TEXT SECTION:
Valohai logo
Blog / Git for Data Science: What every data scientist should know about Git
Git for Data Science: What every data scientist should know about Git

Git for Data Science: What every data scientist should know about Git

Juha Kiili

What is Git?

Git is a version control system designed to track changes in a source code over time.

When many people work on the same project without a version control system it's total chaos. Resolving the eventual conflicts becomes impossible as none has kept track of their changes and it becomes very hard to merge them into a single central truth. Git and higher-level services built on top of it (like Github) offer tools to overcome this problem.

Usually, there is a single central repository (called "origin" or "remote") which the individual users will clone to their local machine (called "local" or "clone"). Once the users have saved meaningful work (called "commits"), they will send it back ("push" and "merge") to the central repository.

What is the difference between Git & GitHub?

Git is the underlying technology and its command-line client (CLI) for tracking and merging changes in a source code.

GitHub is a web platform built on top of git technology to make it easier. It also offers additional features like user management, pull requests, automation. Other alternatives are for example GitLab and Sourcetree.

Terminology

  • Repository - "Database" of all the branches and commits of a single project

  • Branch - Alternative state or line of development for a repository.

  • Merge - Merging two (or more) branches into a single branch, single truth.

  • Clone - Creating a local copy of the remote repository.

  • Origin - Common alias for the remote repository which the local clone was created from

  • Main / Master - Common name for the root branch, which is the central source of truth.

  • Stage - Choosing which files will be part of the new commit

  • Commit - A saved snapshot of staged changes made to the file(s) in the repository.

  • HEAD - Shorthand for the current commit your local repository is currently on.

  • Push - Pushing means sending your changes to the remote repository for everyone to see

  • Pull - Pulling means getting everybody else's changes to your local repository

  • Pull Request - Mechanism to review & approve your changes before merging to main/master

Basic commands

  • git init (Documentation) - Create a new repository on your local computer. 

  • git clone (Documentation) - Start working on an existing remote repository.

  • git add (Documentation) - Choose file(s) to be saved (staging).

  • git status (Documentation) - Show which files you have changed.

  • git commit (Documentation) - Save a snapshot (commit) of the chosen file(s).

  • git push (Documentation) - Send your saved snapshots (commits) into the remote repository.

  • git pull (Documentation) - Pull recent commits made by others into your local computer.

  • git branch (Documentation) - Create or delete branches.

  • git checkout (Documentation) - Switch branches or undo changes made to local file(s).

  • git merge (Documentation) - Merge branches to form a single truth.

Rules of thumb for Git

Don't push datasets

Don't push datasets

Git is a version control system designed to serve software developers. It has great tooling to handle source code and other related content like configuration, dependencies, documentation. It is not meant for training data. Period. Git is for code only.

In software development, code is king and everything else serves the code. In data science, this is no longer the case and there is a duality between data and code. It doesn't make sense for the code to depend on data any more than it makes sense for data to depend on code. They should be decoupled and this is where the code-centric software development model fails you. Git shouldn't be the central point of truth for a data science project.

INFORMATION SUPPLIED:
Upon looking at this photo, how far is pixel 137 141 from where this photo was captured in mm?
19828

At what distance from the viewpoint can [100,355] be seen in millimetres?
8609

REQUEST A: Rewrite the passage of the Git for data science article starting at "GitHub is a" and ending at "of the remote repository.", replacing "Sourcetree" with "Bitbucket".
REQUEST B: Extend the Git for data science article past its final sentence.

TASK RESPONSE A:
GitHub is a web platform built on top of git technology to make it easier. It also offers additional features like user management, pull requests, automation. Other alternatives are for example GitLab and Bitbucket.

Terminology

  • Repository - "Database" of all the branches and commits of a single project

  • Branch - Alternative state or line of development for a repository.

  • Merge - Merging two (or more) branches into a single branch, single truth.

  • Clone - Creating a local copy of the remote repository.

TASK RESPONSE B:
There are extensions like LFS that refer to external datasets from a git repository. While they serve a purpose and solve some of the technical limits (size, speed), they do not solve the core problem of a code-centric software development mindset rooted in git.

You will always have datasets floating around in your local directory though. It is quite easy to accidentally stage and commit them if you are not careful. The correct way to make sure that you don't need to worry about datasets with git is to use the .gitignore config file. Add your datasets or data folder into the config and never look back.

Example:

# ignore archives
*.zip
*.tar
*.tar.gz
*.rar

# ignore dataset folder and subfolders
datasets/

Don't push secrets

Don't push secrets

This should be obvious, yet the constant real-world mistakes prove to us it is not. It doesn't matter if the repository is private either. In no circumstances should anyone commit any username, password, API token, key code, TLS certificates, or any other sensitive data into git.

Even private repositories are accessible by multiple accounts and are also cloned to multiple local machines. This gives the hypothetical attacker exponentially more targets. Remember that private repositories can also become public at some point.

Decouple your secrets from your code and pass them using the environment instead. For Python, you can use the common .env file with which holds the environment variables, and the .gitignore file which makes sure that the .env file doesn't get pushed to the remote git repository. It is a good idea to also provide the .env.template so others know what kind of environment variables the system expects.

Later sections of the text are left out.